* Lista de tarefas:
1. Segundo o excerto sobre o Governo de Santana Lopes, por que razão a distribuição dos professores pelas escolas teve de ser feita à mão no arranque do ano escolar?
2. Escreva o que vem a seguir no excerto sobre o Governo de Santana Lopes, a partir do ponto onde ele termina.

* Excerto:
————————

Passados dez anos e aquilo que chama de “pura intoxicação dos primeiros tempos”, Gomes da Silva considera que aquele Governo “subiu já muitos degraus na escadaria da competência, da capacidade política, do empenho, da noção de responsabilidade, da execução de um programa que ajudaria Portugal a superar as dificuldades”.
O Governo tinha no seu elenco pessoas como Álvaro Barreto, António Monteiro, António Mexia, Paulo Rangel, José Pedro Aguiar-Branco para além das pessoas que transitaram da equipa de Barroso: Morais Sarmento, José Luís Arnaut, Bagão Félix, Luís Filipe Pereira. Álvaro Barreto recusou falar ao Observador sobre este momento da sua vida, alegando que desde que terminou as suas funções “decidiu ausentar-se da vida política” e assim se manteve durante os últimos dez anos.
“Havia um grupo de pessoas que o compunham que dava credibilidade e garantia de competência técnica. Essa boa imagem foi muito afectada pelas dificuldades ligadas ao arranque do ano escolar, que quebraram o período de graça que existia, mau-grado uma cerimónia de posse algo atribulada”, recorda Pedro Sampaio Nunes, secretário de Estado da Ciência naquele Governo.
Atribulada é dizer pouco. Na tomada de posse Santana sentiu-se mal com o calor na sala cheia do Palácio da Ajuda, passou por cima de grandes trechos do discurso impresso que levava na mão e pareceu desorientado. Sócrates aproveitou logo para o acusar de “andar aos papéis”. Nessa cerimónia, Teresa Caeiro acabou por tomar posse como secretária de Estado das Artes do Espectáculo, poucas horas depois de ter sido anunciada pelo ministro da tutela Paulo Portas na pasta da Defesa. Quando o nome da pasta foi anunciado, a centrista nem conseguiu evitar um ar de espanto.
O arranque do ano escolar de que fala Sampaio Nunes ficou marcado por atrasos na colocação de professores e foi, na verdade, o mais atribulado da história. O sistema informático falhou e a distribuição de professores pelas escolas teve que ser feita de forma manual, atrasando também o início das aulas. Foram semanas de angústia e de violentas críticas ao Governo.
Mas há outros episódios que ainda marcam os governantes: as notícias de dissonâncias entre os ministros das Finanças (Bagão Félix) e das Atividades Económicas (Álvaro Barreto) a propósito da descida de impostos, da sesta de Santana Lopes em S. Bento, do pagamento diferenciado das taxas moderadoras ou da polémica do barco do aborto com que aquele Governo teve que lidar. “Todas as quartas-feiras [véspera da audiência semanal do primeiro-ministro com o Presidente] havia notícias para fragilizar Santana”, queixa-se ao Observador um dos membros daquele Governo.

————————

* Dados guardados:

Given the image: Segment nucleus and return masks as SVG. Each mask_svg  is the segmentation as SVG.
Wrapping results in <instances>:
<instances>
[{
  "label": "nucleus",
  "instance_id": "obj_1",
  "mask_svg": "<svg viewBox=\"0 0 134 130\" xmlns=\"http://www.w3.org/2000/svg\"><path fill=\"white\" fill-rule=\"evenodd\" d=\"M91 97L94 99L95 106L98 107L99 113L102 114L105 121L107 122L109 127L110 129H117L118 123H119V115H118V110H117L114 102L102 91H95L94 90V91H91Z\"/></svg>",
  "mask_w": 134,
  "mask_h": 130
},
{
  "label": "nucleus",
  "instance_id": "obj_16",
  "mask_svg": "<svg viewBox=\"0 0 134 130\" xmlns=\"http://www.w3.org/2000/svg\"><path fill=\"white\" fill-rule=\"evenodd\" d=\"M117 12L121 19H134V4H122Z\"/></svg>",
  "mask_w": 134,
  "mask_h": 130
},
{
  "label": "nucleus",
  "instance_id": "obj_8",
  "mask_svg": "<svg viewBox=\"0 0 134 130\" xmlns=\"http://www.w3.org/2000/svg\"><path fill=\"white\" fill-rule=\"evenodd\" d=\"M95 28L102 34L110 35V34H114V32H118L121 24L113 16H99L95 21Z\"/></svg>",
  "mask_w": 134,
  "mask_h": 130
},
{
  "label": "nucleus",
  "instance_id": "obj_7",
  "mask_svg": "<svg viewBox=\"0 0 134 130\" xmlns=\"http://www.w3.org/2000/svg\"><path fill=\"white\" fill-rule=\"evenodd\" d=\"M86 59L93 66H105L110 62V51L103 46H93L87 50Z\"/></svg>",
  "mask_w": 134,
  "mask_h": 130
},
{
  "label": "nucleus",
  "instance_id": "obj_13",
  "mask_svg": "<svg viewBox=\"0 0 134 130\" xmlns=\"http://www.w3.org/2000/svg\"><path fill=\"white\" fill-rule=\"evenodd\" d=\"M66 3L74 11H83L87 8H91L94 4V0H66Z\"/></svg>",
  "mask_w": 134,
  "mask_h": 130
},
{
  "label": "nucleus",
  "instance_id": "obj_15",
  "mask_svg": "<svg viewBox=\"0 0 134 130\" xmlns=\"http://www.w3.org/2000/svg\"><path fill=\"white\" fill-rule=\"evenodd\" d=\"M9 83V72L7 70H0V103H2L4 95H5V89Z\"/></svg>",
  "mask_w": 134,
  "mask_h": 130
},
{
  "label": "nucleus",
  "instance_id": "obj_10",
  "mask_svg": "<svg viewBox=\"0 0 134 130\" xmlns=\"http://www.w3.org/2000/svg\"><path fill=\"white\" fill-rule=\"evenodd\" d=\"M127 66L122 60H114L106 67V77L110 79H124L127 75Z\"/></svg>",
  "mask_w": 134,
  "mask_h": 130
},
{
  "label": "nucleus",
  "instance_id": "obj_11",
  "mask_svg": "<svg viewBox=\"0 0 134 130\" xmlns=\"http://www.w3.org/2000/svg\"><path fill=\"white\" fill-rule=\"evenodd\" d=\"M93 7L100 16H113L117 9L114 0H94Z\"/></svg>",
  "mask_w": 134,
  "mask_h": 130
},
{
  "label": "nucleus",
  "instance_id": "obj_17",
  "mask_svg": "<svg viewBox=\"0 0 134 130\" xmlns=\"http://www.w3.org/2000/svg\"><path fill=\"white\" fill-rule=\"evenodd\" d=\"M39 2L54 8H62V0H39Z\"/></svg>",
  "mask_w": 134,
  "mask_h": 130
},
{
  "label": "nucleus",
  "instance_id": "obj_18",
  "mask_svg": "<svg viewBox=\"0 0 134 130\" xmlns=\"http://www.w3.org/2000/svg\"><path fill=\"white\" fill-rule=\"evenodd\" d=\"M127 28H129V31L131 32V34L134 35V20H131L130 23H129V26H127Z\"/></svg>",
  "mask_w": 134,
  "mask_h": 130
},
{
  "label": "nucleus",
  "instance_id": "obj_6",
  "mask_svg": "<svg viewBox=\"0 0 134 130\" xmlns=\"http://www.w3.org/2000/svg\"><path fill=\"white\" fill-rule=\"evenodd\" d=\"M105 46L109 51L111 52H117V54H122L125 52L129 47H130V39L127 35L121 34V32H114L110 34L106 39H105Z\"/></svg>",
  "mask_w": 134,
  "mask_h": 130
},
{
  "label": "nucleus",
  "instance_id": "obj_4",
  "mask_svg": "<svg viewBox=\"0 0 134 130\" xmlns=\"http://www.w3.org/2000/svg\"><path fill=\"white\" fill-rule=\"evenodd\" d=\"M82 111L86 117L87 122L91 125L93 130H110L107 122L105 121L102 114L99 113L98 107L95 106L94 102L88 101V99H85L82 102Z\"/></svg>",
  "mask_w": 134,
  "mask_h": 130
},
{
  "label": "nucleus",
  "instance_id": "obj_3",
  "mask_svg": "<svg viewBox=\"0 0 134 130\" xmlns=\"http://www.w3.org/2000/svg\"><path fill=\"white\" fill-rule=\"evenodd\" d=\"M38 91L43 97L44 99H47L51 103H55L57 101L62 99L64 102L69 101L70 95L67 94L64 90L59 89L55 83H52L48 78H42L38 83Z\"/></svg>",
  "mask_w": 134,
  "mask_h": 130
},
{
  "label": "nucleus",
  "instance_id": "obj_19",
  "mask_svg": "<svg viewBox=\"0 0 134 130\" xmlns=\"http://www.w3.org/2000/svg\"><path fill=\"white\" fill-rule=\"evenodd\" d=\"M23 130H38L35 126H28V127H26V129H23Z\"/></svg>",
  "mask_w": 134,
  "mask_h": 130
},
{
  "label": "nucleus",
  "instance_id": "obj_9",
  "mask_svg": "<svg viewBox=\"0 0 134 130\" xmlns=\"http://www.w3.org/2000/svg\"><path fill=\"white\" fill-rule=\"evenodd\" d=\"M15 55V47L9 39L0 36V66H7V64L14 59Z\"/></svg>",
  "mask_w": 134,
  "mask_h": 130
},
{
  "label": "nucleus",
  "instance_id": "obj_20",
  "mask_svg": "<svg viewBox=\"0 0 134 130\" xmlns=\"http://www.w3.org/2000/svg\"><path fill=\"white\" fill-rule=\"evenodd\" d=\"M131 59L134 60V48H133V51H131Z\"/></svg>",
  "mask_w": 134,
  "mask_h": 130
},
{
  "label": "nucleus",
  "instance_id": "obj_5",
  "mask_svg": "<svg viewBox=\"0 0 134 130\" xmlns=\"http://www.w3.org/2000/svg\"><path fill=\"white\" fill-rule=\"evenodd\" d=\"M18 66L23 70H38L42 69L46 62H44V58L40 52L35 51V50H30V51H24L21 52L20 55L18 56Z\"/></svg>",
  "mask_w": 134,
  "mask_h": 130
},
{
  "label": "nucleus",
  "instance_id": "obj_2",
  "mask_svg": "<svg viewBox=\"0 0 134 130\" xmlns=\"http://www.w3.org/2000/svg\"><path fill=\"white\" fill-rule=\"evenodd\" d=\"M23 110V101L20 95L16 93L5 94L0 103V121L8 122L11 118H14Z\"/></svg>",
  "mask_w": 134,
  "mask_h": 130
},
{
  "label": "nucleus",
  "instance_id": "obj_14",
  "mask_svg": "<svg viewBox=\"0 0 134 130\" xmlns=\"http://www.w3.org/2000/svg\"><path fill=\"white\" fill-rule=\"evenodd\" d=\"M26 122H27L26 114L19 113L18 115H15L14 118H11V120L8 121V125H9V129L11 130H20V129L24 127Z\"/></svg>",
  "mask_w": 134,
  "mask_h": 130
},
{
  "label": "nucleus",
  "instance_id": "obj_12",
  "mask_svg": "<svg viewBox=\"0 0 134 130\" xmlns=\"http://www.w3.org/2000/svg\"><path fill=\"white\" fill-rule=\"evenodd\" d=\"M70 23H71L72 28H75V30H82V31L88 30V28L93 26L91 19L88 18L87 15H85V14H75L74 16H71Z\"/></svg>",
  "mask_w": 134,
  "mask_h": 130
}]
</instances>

————————

* Respostas dadas:
1. A distribuição teve de ser feita à mão porque o sistema informático falhou. Por isso, o início das aulas também atrasou.

2.
“As situações eram empoladas pela comunicação social. Eram exploradas as coisas mais banais por claro preconceito em relação às circunstâncias em que tomou posse, devido à má vontade da oposição e a algumas asneiras que os próprios protagonizaram”, lembra Regina Bastos, ex-secretária de Estado da Saúde. “Todos os dias éramos surpreendidos de manhã à noite com notícias. O corrupio era grande”.
Os casos mais graves deste Executivo foram outros (se é que é possível fazer uma escala daqueles meses turbulentos). Um exemplo claro foi o chamado caso Marcelo, em que este saiu da TVI alegando pressões do Governo depois de críticas de Rui Gomes da Silva; e a demissão de Henrique Chaves, que precipitou o fim do Governo.
Foi em outubro que Gomes da Silva contestou o formato do programa de Marcelo, por “não ter contraditório”, uma situação que considerou “inédita na Europa”. O caso acabou por ser analisado pela Alta Autoridade para a Comunicação Social que concluiu que o Governo tentou limitar a liberdade de liberdade de expressão.
Santana Lopes acabou por remodelar o Governo, por pressão do Presidente, para proteger Rui Gomes da Silva, que não queria demitir. Foi neste processo, em novembro, que Henrique Chaves, um dos santanistas mais antigos, se considerou despromovido por passar de ministro-adjunto (pasta que passa para Gomes da Silva) a ministro do Desporto. Quatro dias depois da remodelação, Chaves apresentou a demissão ao próprio Presidente e, apanhado de surpresa, Santana comentou que o seu Governo era como “um bebé nascido de um parto difícil e, por isso, a necessitar de incubadora e que vê os irmãos mais velhos a dar-lhe estaladas e pontapés”.
Chaves fez um comunicado, onde acusou o primeiro-ministro de falta «de lealdade e de verdade». «Convidado para ministro-adjunto, nunca me foi dada oportunidade de exercer qualquer função ao nível da coordenação do Governo, própria das funções inerentes a esta pasta».
Henrique Chaves não quis acrescentar mais pormenores ao seu capítulo. “Tudo o que tinha a dizer consta do comunicado que entreguei à comunicação social quando me demiti. Está lá mesmo tudo”, afirmou ao Observador o antigo braço direito de Santana no Governo. Daí para cá, nunca mais o ex-companheiro de apartamento de Santana Lopes falou do sucedido.
Na mesma altura, Cavaco Silva assinou um artigo no Expresso, em que alerta para a falta de qualidade da atividade política em Portugal, apelando aos “políticos competentes” para afastarem os “incompetentes” para evitar uma crise. Cavaco Silva explicou que a lei económica de Gresham aplicava-se à vida política, no sentido em que “a má moeda expulsa a boa moeda”, ou neste caso, “os agentes políticos competentes afastam os competentes”.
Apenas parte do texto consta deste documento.